***** Information provided
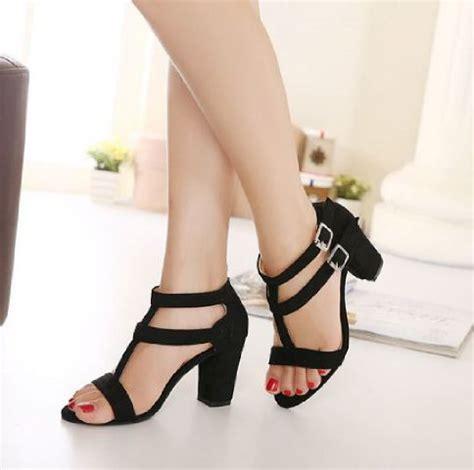Heels Wanita Sepatu Wanita Mu5260 high heels sepatu sandal wanita murah dan cantik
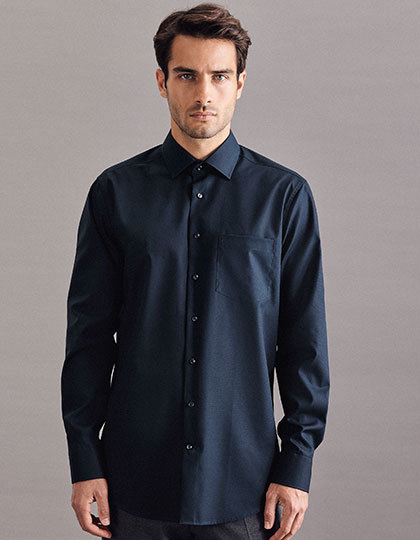 Men`s Shirt Regular Fit Longsleeve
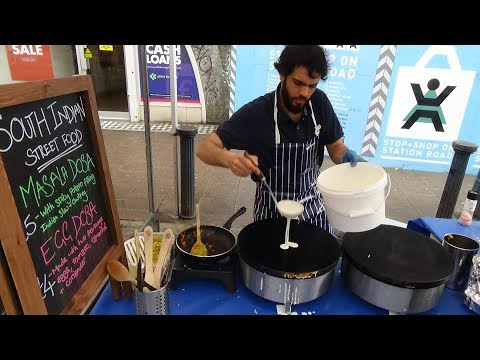 "Thumbnail: South Indian Street Food: Masala and Egg Dosas with Sambar & Coconut Chutney by ""Dosa Days"", London."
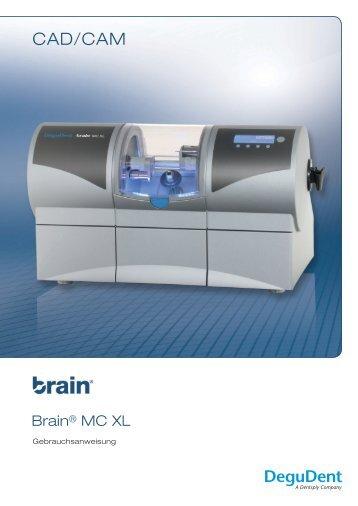 Gebrauchsanleitung Brain MC XL Gerät - DeguDent GmbH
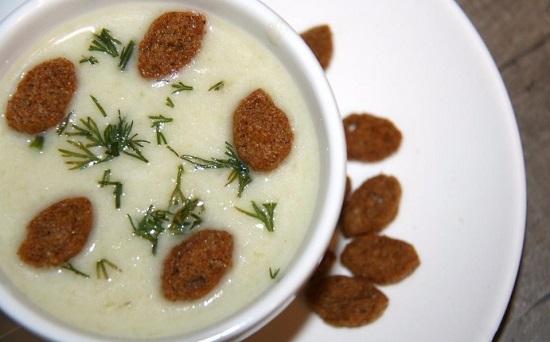 Сырный крем-суп в мультиварке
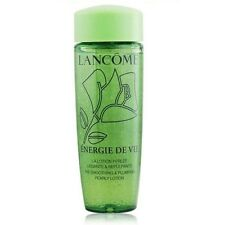Lancome Energie La Lotion Perlee the Smoothing & Plumping Pearly Lotion 15ml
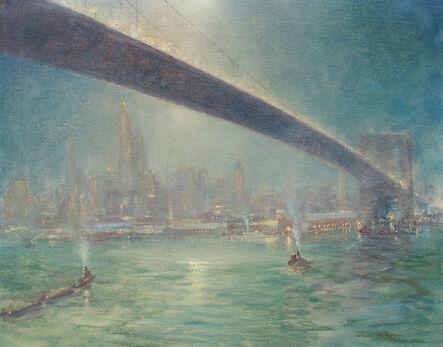 Johann Berthelsen, 'Bridge Nocturne', ca. 1945
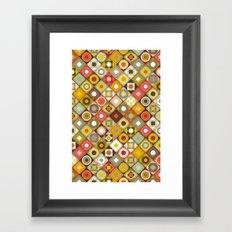 parava retro diagonal Framed Art Print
**********
• **Required action**
Write out all the material above exactly, with no image carried over.

• **Solution to this task**
Heels Wanita Sepatu Wanita Mu5260 high heels sepatu sandal wanita murah dan cantik
 Men`s Shirt Regular Fit Longsleeve
 "Thumbnail: South Indian Street Food: Masala and Egg Dosas with Sambar & Coconut Chutney by ""Dosa Days"", London."
 Gebrauchsanleitung Brain MC XL Gerät - DeguDent GmbH
 Сырный крем-суп в мультиварке
Lancome Energie La Lotion Perlee the Smoothing & Plumping Pearly Lotion 15ml
 Johann Berthelsen, 'Bridge Nocturne', ca. 1945
 parava retro diagonal Framed Art Print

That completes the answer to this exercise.